2 tablespoons of coconut oil (for sautéing)
1 white onion, finely chopped
3 cloves of garlic, finely chopped
A large thumb-size piece of ginger, grated
A small green chilli (or more to taste), de-seeded and diced
2 level tablespoon freshly grated turmeric root* (or a teaspoon of dried one if you can’t find the fresh root)
1 teaspoon of coriander seeds, crushed in pestle and mortar
1 teaspoon cumin seeds, crushed in pestle and mortar
1 teaspoon of black peppercorns, crushed in pestle and mortar (or a good grinding of black pepper)
2 medium size free range chicken breasts, diced
1 large sweet potato, sliced into thin half rounds (do not peel them as the skin is actually more nutritious than the flesh. Just given them a good scrub)
1 can of organic coconut milk (400ml)
800ml home-made chicken stock
Juice of 1 lime
A large handful of frozen spinach (I use the one frozen in little disks, about 8 of them)
1 ripe avocado, diced
Coriander or parsley, chopped
(Makes enough for 4 generous portions)
Heat some coconut oil in a large cast iron casserole dish and sauté the onions, garlic and ginger on low heat until onion is translucent. Stir regularly to make sure nothing browns. Add chopped chilli and ground spiced and turmeric and stir for a minute to let the heat release the aromas. Now add the stock and coconut milk and bring to simmer before adding diced chicken and sweet potato. Bring back to gentle simmer and let is cook for 15-20 mins, until chicken is cooked through and sweet potato is soft. Add the frozen spinach, cover and let simmer for a few minutes.

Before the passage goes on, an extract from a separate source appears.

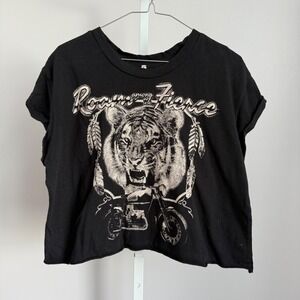 Emma‎ & Sam Black Roaming Fierce Tiger Motorcycle Graphic Crop Top - L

At this point you can either mash some of the sweet potatoes with a fork to achieve a thicker consistency or leave them whole (which is the way we prefer it). Add the lime juice and taste and see if any more is needed to ‘lift’ the soup a little more.

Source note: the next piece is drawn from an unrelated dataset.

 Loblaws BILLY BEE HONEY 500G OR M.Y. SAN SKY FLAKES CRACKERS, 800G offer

It is now ready to serve topped with diced avocado and coriander / parsley leaves. A comforting bowl of this earthy, aromatic, beautifully orange coloured from both turmeric and sweet potatoes, this soup brings a ray of sunshine even when the skies are grey. Let the magic begin!

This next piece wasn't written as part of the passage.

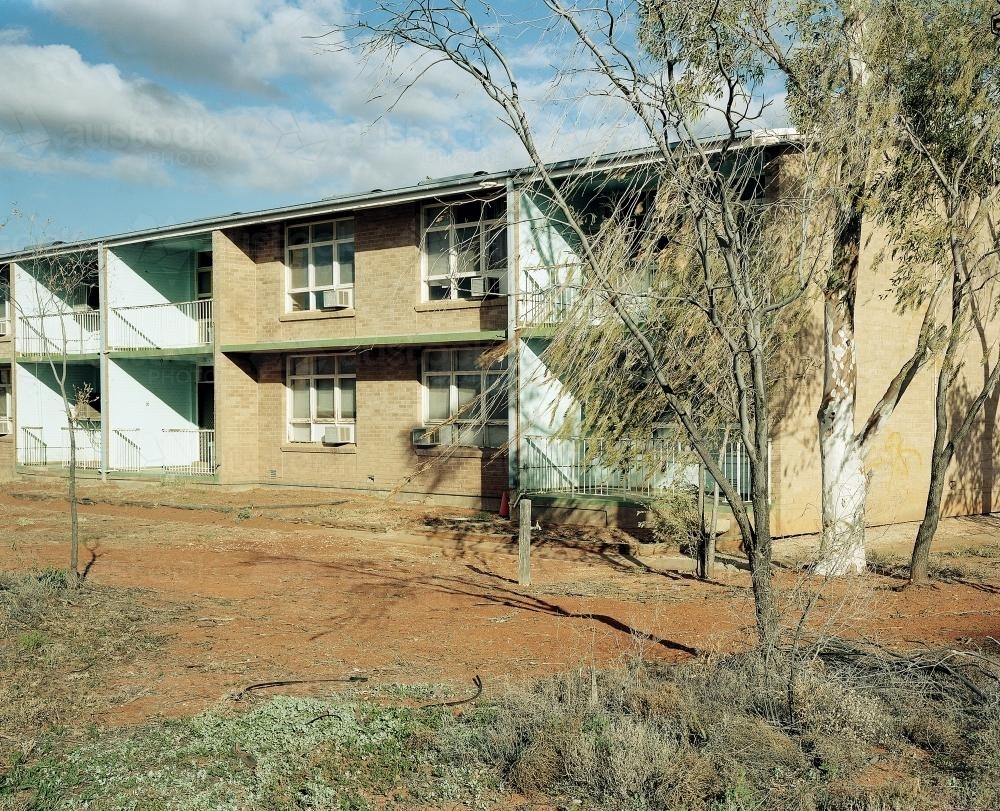 Apartment block in romote town - Australian Stock Image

*Please remember that turmeric root stains everything orange really easily. No matter how cautious I am grating it, I always end up walking around with orange fingers after handling turmeric… Not a pleasant sight. Lemon juice – a solution we usually go to when it comes to stains and smells – does not help remove turmeric stains. After numerous experiments, I have found that sugar used as a scrub, as well as washing your hands in milk, are the best solutions when it comes to reducing the orange staining.